* _EXERCISE GOAL_
Go to the line holding "business martial arts chicago" in the data below and repeat it exactly, then each line after it up to and including the one holding "Vilnietis atsiėmė rekordinį". Omit pictures.

* _DATA FOR THIS TASK_

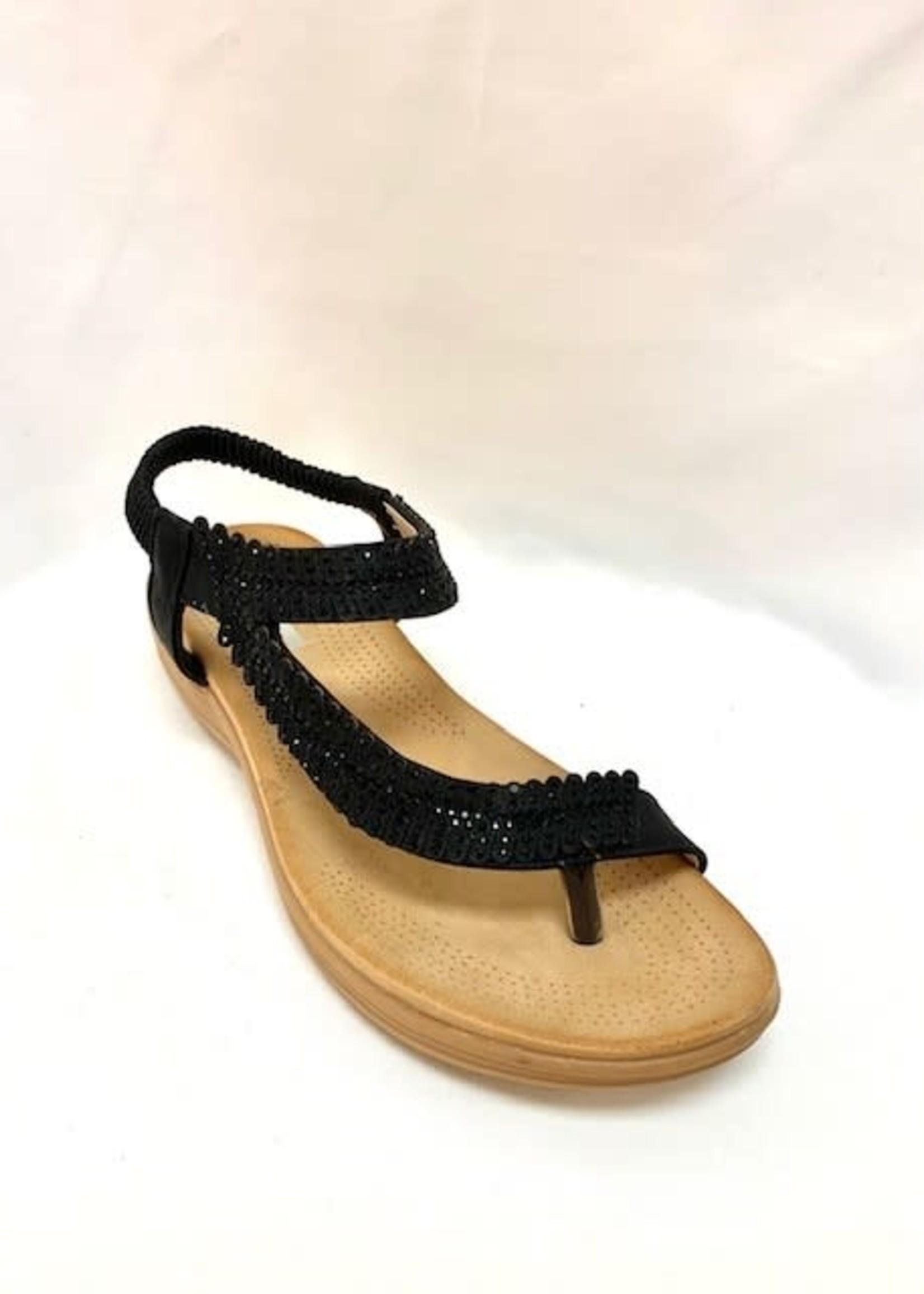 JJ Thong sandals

...

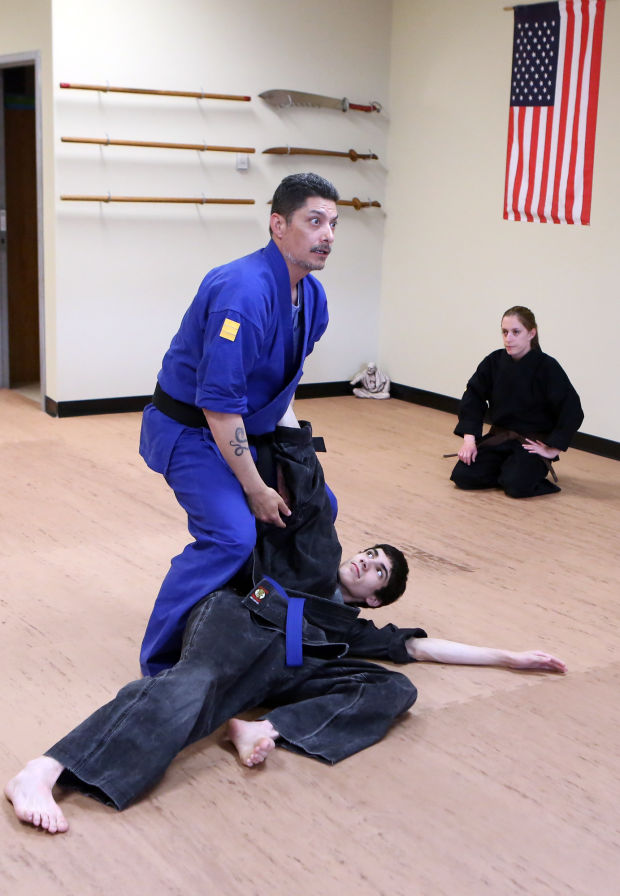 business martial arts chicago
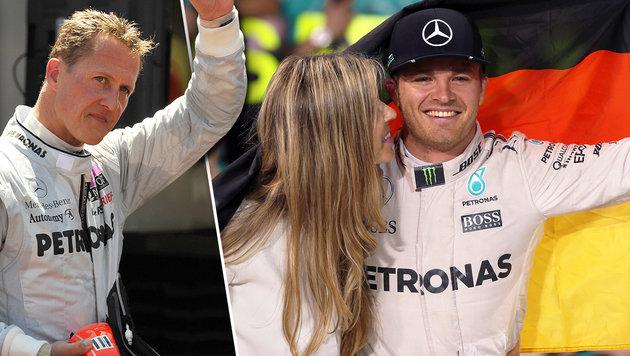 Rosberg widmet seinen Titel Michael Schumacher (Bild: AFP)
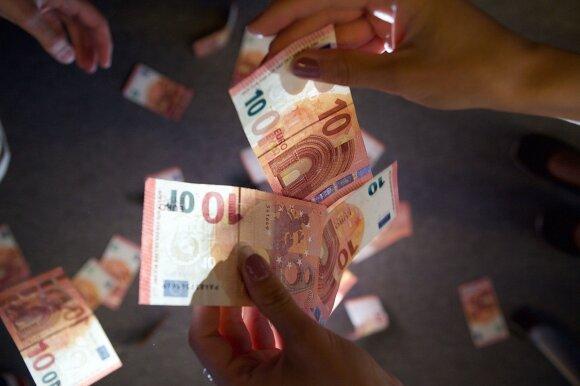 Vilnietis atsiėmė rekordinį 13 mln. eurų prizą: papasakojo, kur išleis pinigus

* _SOLUTION TO THE PROBLEM_
 business martial arts chicago
 Rosberg widmet seinen Titel Michael Schumacher (Bild: AFP)
 Vilnietis atsiėmė rekordinį 13 mln. eurų prizą: papasakojo, kur išleis pinigus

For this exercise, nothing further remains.